(Dataset entries)
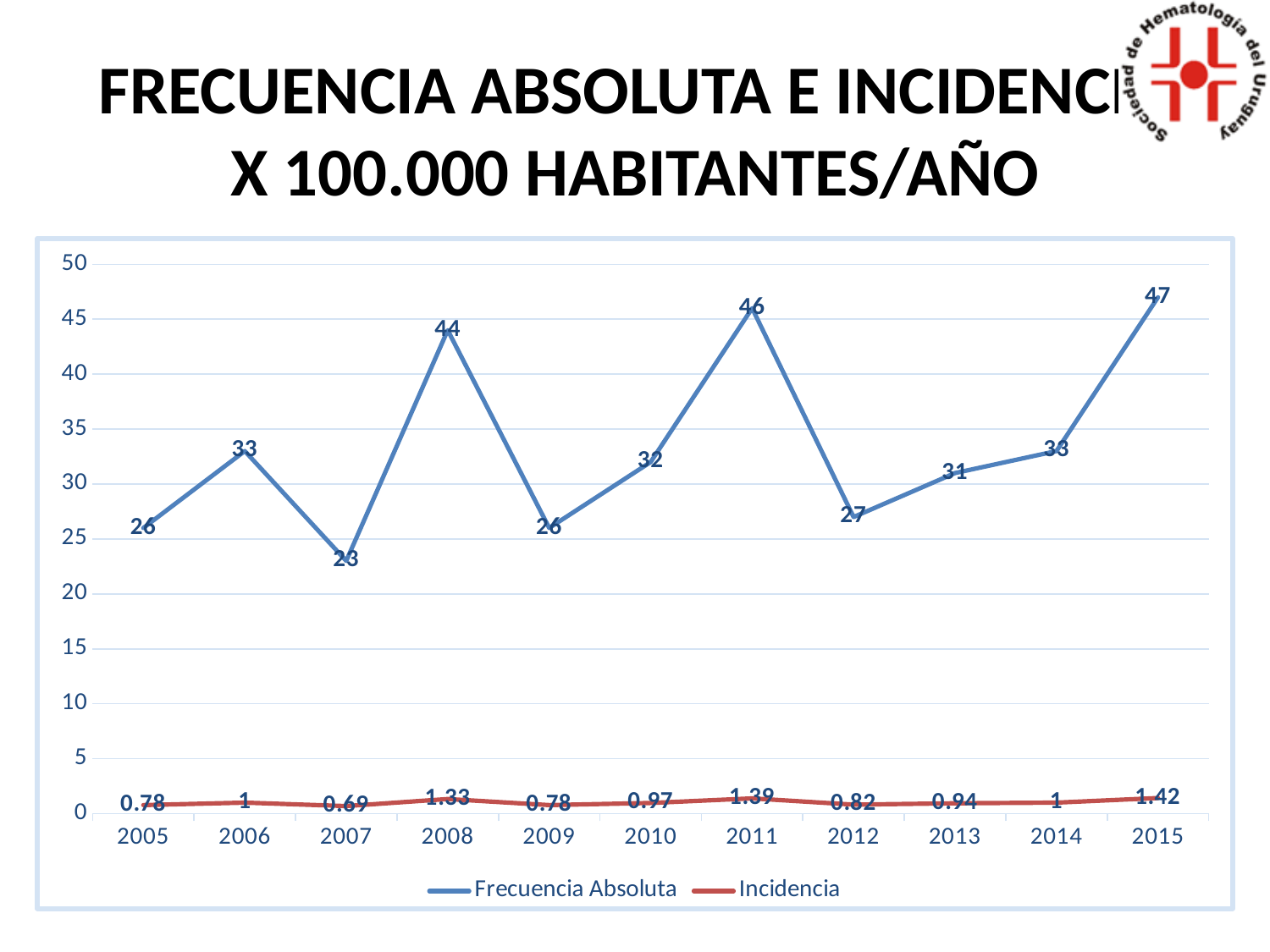
Which year has the lowest Frecuencia Absoluta? 2007 What is the Frecuencia Absoluta value for 2008? 44 Is the Frecuencia Absoluta value for 2012 greater or less than 30? less How many years are plotted on the x axis? 11 Which year has the lowest Incidencia? 2007 What kind of chart is shown on the slide? line chart Which is larger, the Frecuencia Absoluta for 2011 or for 2008? 2011 Which year has the highest Frecuencia Absoluta? 2015 How many series does the legend list? 2 What is the difference in Frecuencia Absoluta between 2015 and 2014? 14 Does the Frecuencia Absoluta rise or fall from 2012 to 2015? rise What is the Incidencia value for 2011? 1.39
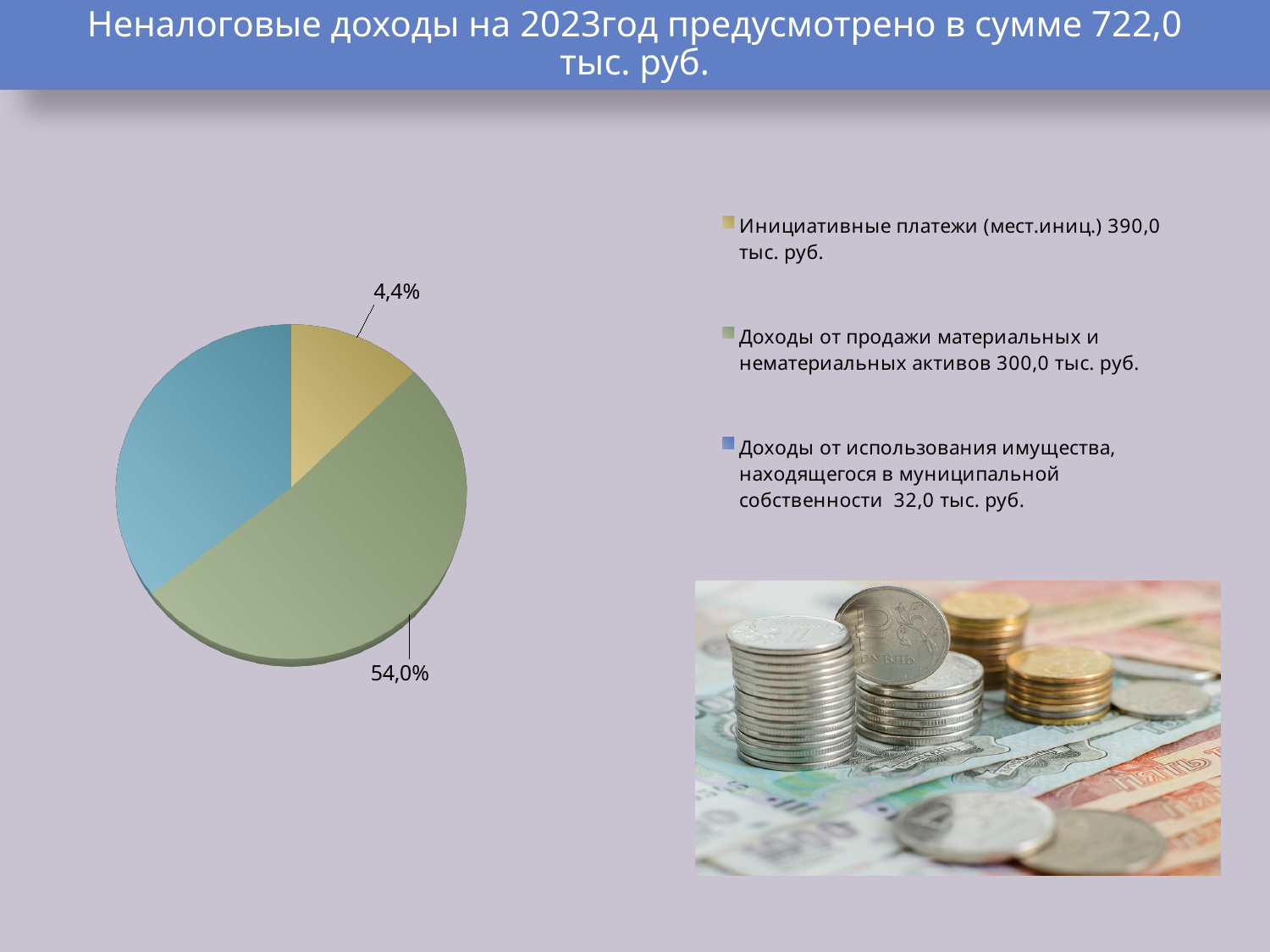
What percentage label is printed at the bottom of the pie chart? 54,0% What total sum of non-tax revenues for 2023 is stated in the slide title? 722,0 тыс. руб. According to the legend, what amount is given for Доходы от продажи материальных и нематериальных активов? 300,0 тыс. руб. What type of chart is shown on the slide? pie chart Which legend entry has the largest amount? Инициативные платежи (мест.иниц.) According to the legend, what amount is given for Инициативные платежи (мест.иниц.)? 390,0 тыс. руб. Which is larger: the amount for Доходы от продажи материальных и нематериальных активов or for Доходы от использования имущества? Доходы от продажи материальных и нематериальных активов Which legend entry has the smallest amount? Доходы от использования имущества, находящегося в муниципальной собственности What is the difference between the amounts for Инициативные платежи and Доходы от продажи материальных и нематериальных активов? 90,0 тыс. руб. How many entries does the legend of the pie chart list? 3 According to the legend, what amount is given for Доходы от использования имущества, находящегося в муниципальной собственности? 32,0 тыс. руб. How many slices does the pie chart have? 3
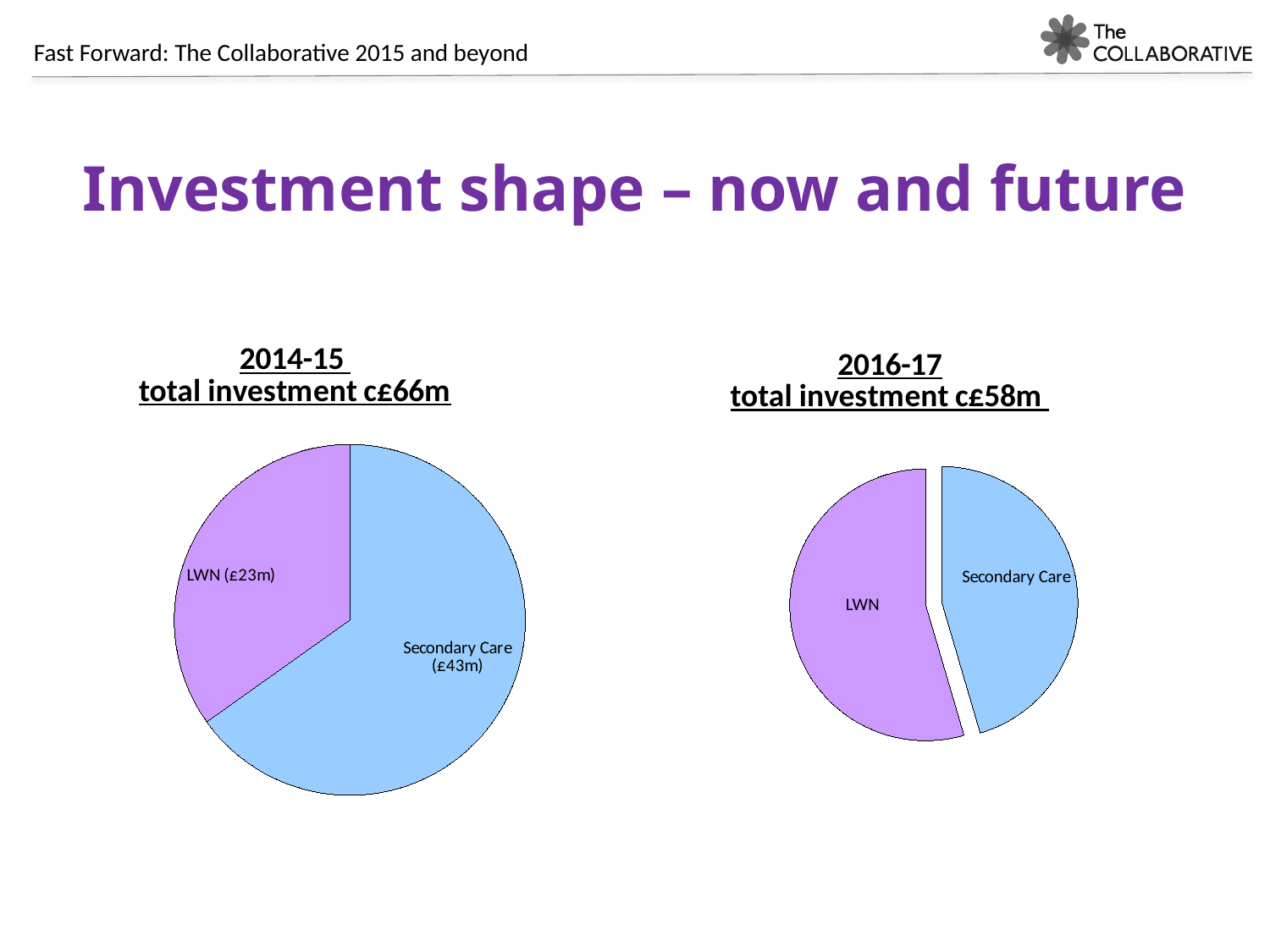
In the 2014-15 chart on the left, which category has the largest slice? Secondary Care In the 2014-15 chart on the left, what is the value for Secondary Care? £43m In the 2014-15 chart on the left, what is the value for LWN? £23m What total investment is stated in the title of the 2016-17 chart on the right? c£58m What kind of chart is the 2014-15 chart on the left? pie chart How many slices does the 2016-17 chart on the right have? 2 What total investment is stated in the title of the 2014-15 chart on the left? c£66m In the 2014-15 chart on the left, what is the difference between Secondary Care and LWN? £20m How many slices does the 2014-15 chart on the left have? 2 In the 2014-15 chart on the left, which is larger, LWN or Secondary Care? Secondary Care In the 2014-15 chart on the left, which category has the smallest slice? LWN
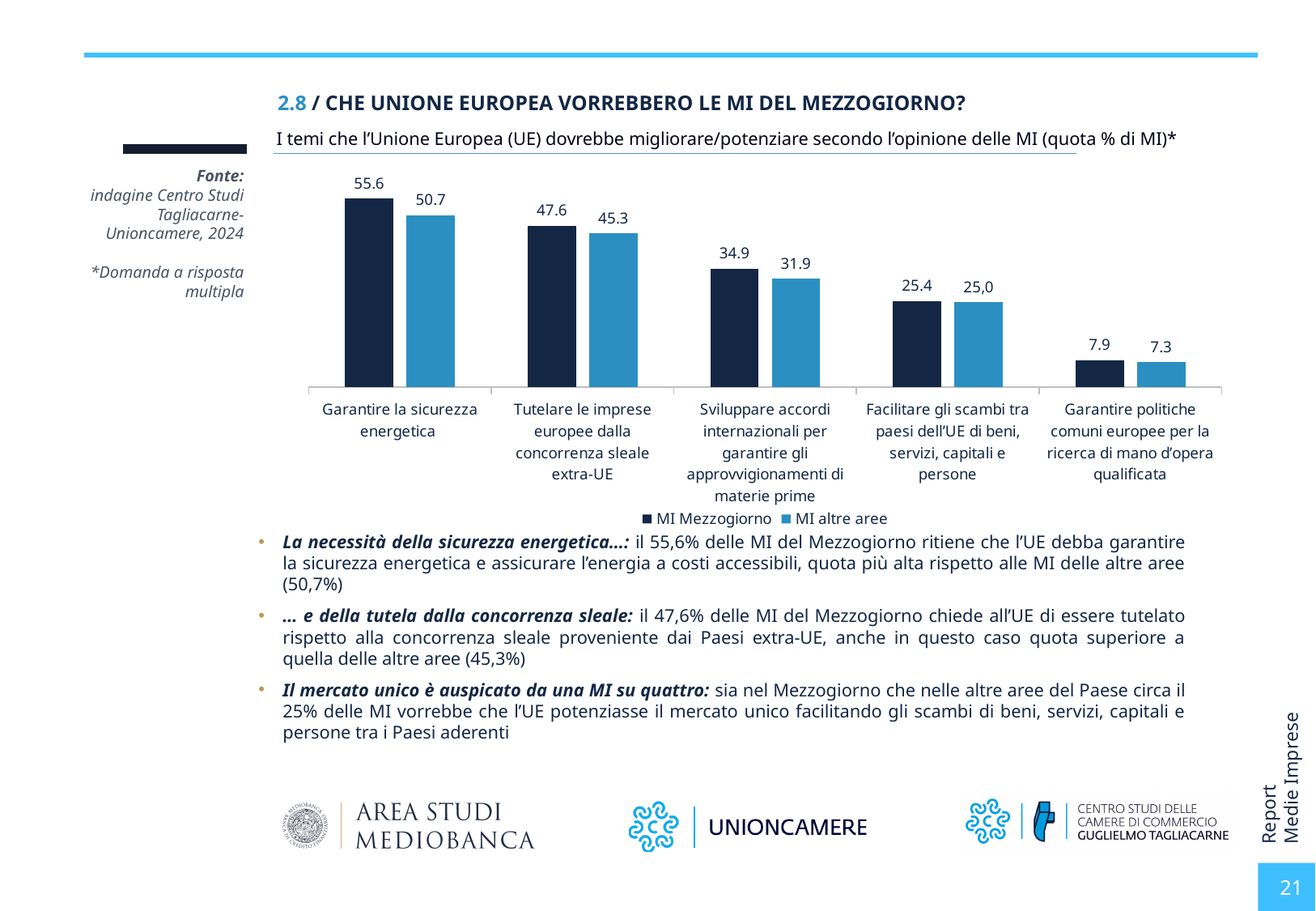
What kind of chart is shown on the slide? Bar chart Which category has the highest value for MI Mezzogiorno? Garantire la sicurezza energetica What is the value for MI Mezzogiorno for "Garantire la sicurezza energetica"? 55.6 Do the values for MI Mezzogiorno rise or fall from left to right along the x axis? Fall Which series is shown in dark navy in the legend? MI Mezzogiorno How many series does the legend list? 2 For "Sviluppare accordi internazionali per garantire gli approvvigionamenti di materie prime", which series has the larger value, MI Mezzogiorno or MI altre aree? MI Mezzogiorno How many categories are shown on the x axis of the chart? 5 What is the difference between MI Mezzogiorno and MI altre aree for "Garantire la sicurezza energetica"? 4.9 What is the value for MI altre aree for "Facilitare gli scambi tra paesi dell'UE di beni, servizi, capitali e persone"? 25,0 What is the value for MI altre aree for "Tutelare le imprese europee dalla concorrenza sleale extra-UE"? 45.3 Which category has the lowest value for MI altre aree? Garantire politiche comuni europee per la ricerca di mano d'opera qualificata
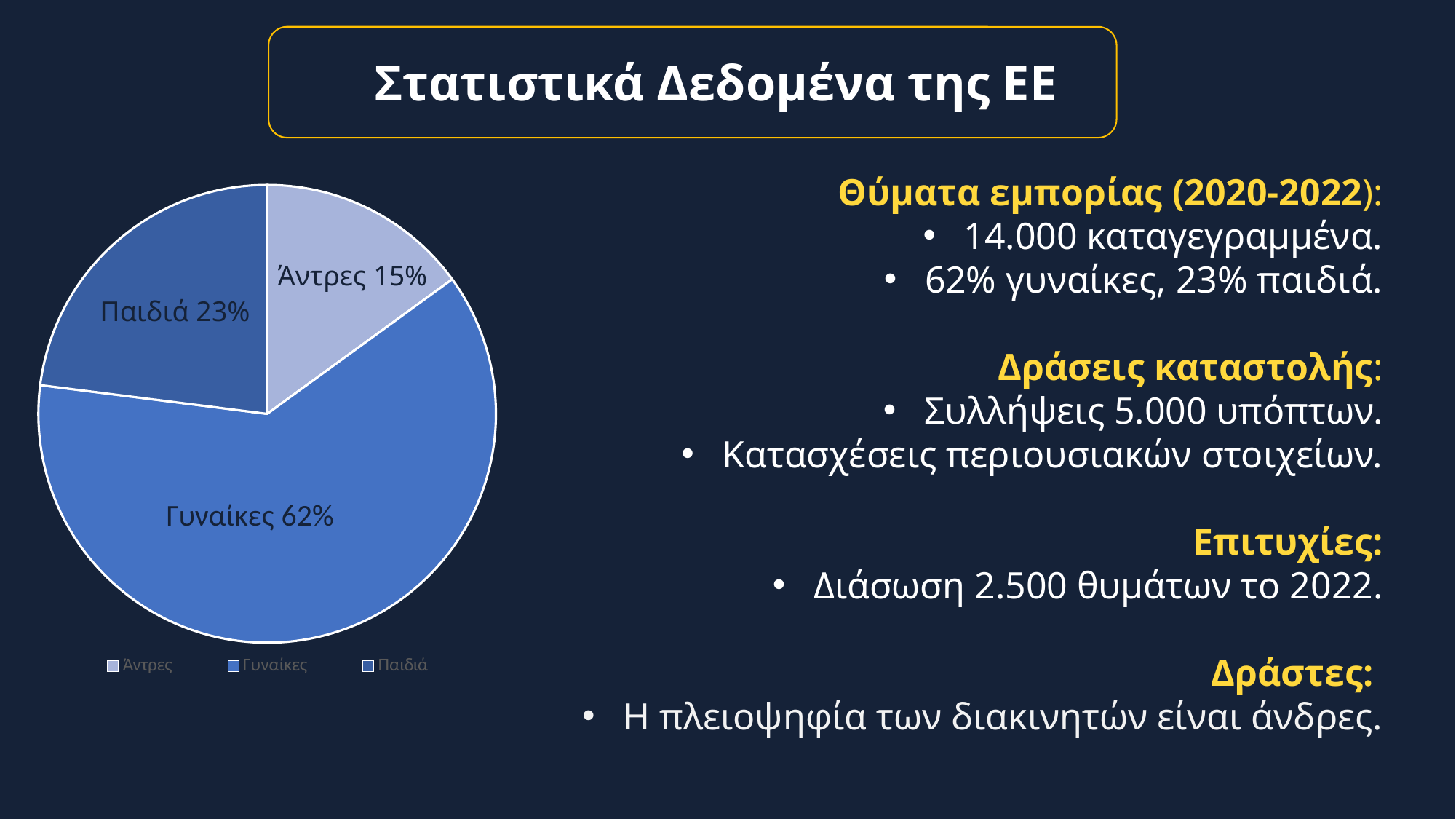
Which category has the largest slice of the pie? Γυναίκες What share of the pie does Παιδιά represent? 23% What share of the pie does Άντρες represent? 15% Which is larger, the slice for Παιδιά or the slice for Άντρες? Παιδιά What share of the pie does Γυναίκες represent? 62% How many slices does the pie chart have? 3 What kind of chart is shown on the slide? pie chart How many entries does the legend list? 3 What is the difference in percentage points between Παιδιά and Άντρες? 8 What is the difference in percentage points between Γυναίκες and Παιδιά? 39 Which category has the smallest slice of the pie? Άντρες Which legend entry is shown with the lightest colour? Άντρες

Your instructions:
Repeat all of the dataset entries above word for word, leaving the pictures out of your answer.

Response for this exercise:
Which year has the lowest Frecuencia Absoluta? 2007 What is the Frecuencia Absoluta value for 2008? 44 Is the Frecuencia Absoluta value for 2012 greater or less than 30? less How many years are plotted on the x axis? 11 Which year has the lowest Incidencia? 2007 What kind of chart is shown on the slide? line chart Which is larger, the Frecuencia Absoluta for 2011 or for 2008? 2011 Which year has the highest Frecuencia Absoluta? 2015 How many series does the legend list? 2 What is the difference in Frecuencia Absoluta between 2015 and 2014? 14 Does the Frecuencia Absoluta rise or fall from 2012 to 2015? rise What is the Incidencia value for 2011? 1.39
What percentage label is printed at the bottom of the pie chart? 54,0% What total sum of non-tax revenues for 2023 is stated in the slide title? 722,0 тыс. руб. According to the legend, what amount is given for Доходы от продажи материальных и нематериальных активов? 300,0 тыс. руб. What type of chart is shown on the slide? pie chart Which legend entry has the largest amount? Инициативные платежи (мест.иниц.) According to the legend, what amount is given for Инициативные платежи (мест.иниц.)? 390,0 тыс. руб. Which is larger: the amount for Доходы от продажи материальных и нематериальных активов or for Доходы от использования имущества? Доходы от продажи материальных и нематериальных активов Which legend entry has the smallest amount? Доходы от использования имущества, находящегося в муниципальной собственности What is the difference between the amounts for Инициативные платежи and Доходы от продажи материальных и нематериальных активов? 90,0 тыс. руб. How many entries does the legend of the pie chart list? 3 According to the legend, what amount is given for Доходы от использования имущества, находящегося в муниципальной собственности? 32,0 тыс. руб. How many slices does the pie chart have? 3
In the 2014-15 chart on the left, which category has the largest slice? Secondary Care In the 2014-15 chart on the left, what is the value for Secondary Care? £43m In the 2014-15 chart on the left, what is the value for LWN? £23m What total investment is stated in the title of the 2016-17 chart on the right? c£58m What kind of chart is the 2014-15 chart on the left? pie chart How many slices does the 2016-17 chart on the right have? 2 What total investment is stated in the title of the 2014-15 chart on the left? c£66m In the 2014-15 chart on the left, what is the difference between Secondary Care and LWN? £20m How many slices does the 2014-15 chart on the left have? 2 In the 2014-15 chart on the left, which is larger, LWN or Secondary Care? Secondary Care In the 2014-15 chart on the left, which category has the smallest slice? LWN
What kind of chart is shown on the slide? Bar chart Which category has the highest value for MI Mezzogiorno? Garantire la sicurezza energetica What is the value for MI Mezzogiorno for "Garantire la sicurezza energetica"? 55.6 Do the values for MI Mezzogiorno rise or fall from left to right along the x axis? Fall Which series is shown in dark navy in the legend? MI Mezzogiorno How many series does the legend list? 2 For "Sviluppare accordi internazionali per garantire gli approvvigionamenti di materie prime", which series has the larger value, MI Mezzogiorno or MI altre aree? MI Mezzogiorno How many categories are shown on the x axis of the chart? 5 What is the difference between MI Mezzogiorno and MI altre aree for "Garantire la sicurezza energetica"? 4.9 What is the value for MI altre aree for "Facilitare gli scambi tra paesi dell'UE di beni, servizi, capitali e persone"? 25,0 What is the value for MI altre aree for "Tutelare le imprese europee dalla concorrenza sleale extra-UE"? 45.3 Which category has the lowest value for MI altre aree? Garantire politiche comuni europee per la ricerca di mano d'opera qualificata
Which category has the largest slice of the pie? Γυναίκες What share of the pie does Παιδιά represent? 23% What share of the pie does Άντρες represent? 15% Which is larger, the slice for Παιδιά or the slice for Άντρες? Παιδιά What share of the pie does Γυναίκες represent? 62% How many slices does the pie chart have? 3 What kind of chart is shown on the slide? pie chart How many entries does the legend list? 3 What is the difference in percentage points between Παιδιά and Άντρες? 8 What is the difference in percentage points between Γυναίκες and Παιδιά? 39 Which category has the smallest slice of the pie? Άντρες Which legend entry is shown with the lightest colour? Άντρες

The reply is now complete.